• Given records:
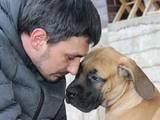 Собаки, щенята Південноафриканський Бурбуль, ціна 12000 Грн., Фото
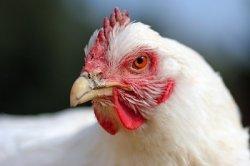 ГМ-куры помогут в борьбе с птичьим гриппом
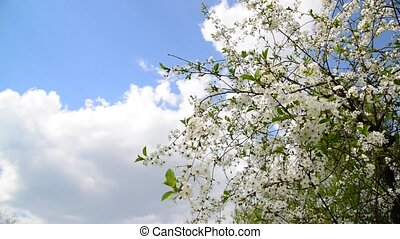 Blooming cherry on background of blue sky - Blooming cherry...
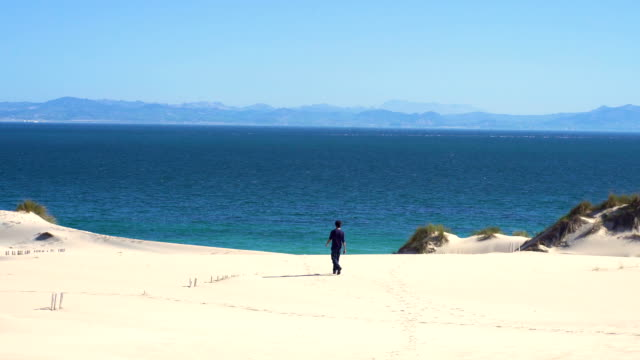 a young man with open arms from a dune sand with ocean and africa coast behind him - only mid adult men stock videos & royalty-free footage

...

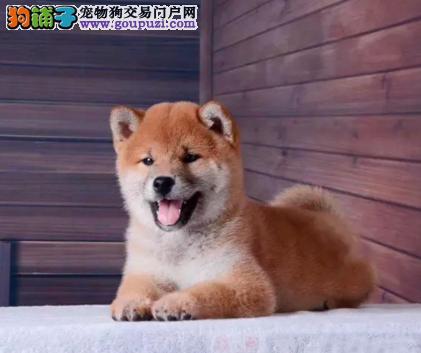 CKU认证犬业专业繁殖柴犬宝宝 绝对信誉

---

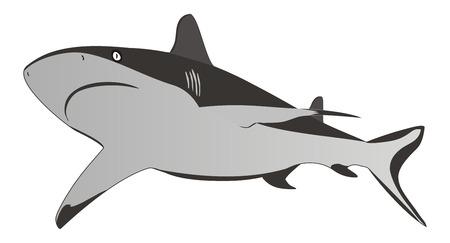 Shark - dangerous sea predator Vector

• The problem: From the records above, write out exactly the lines that begin at the line with "Собаки, щенята Південноафриканський" and end at the line with "a young man". Pictures must not appear in the output.

• Reply to the task:
 Собаки, щенята Південноафриканський Бурбуль, ціна 12000 Грн., Фото
 ГМ-куры помогут в борьбе с птичьим гриппом
 Blooming cherry on background of blue sky - Blooming cherry...
 a young man with open arms from a dune sand with ocean and africa coast behind him - only mid adult men stock videos & royalty-free footage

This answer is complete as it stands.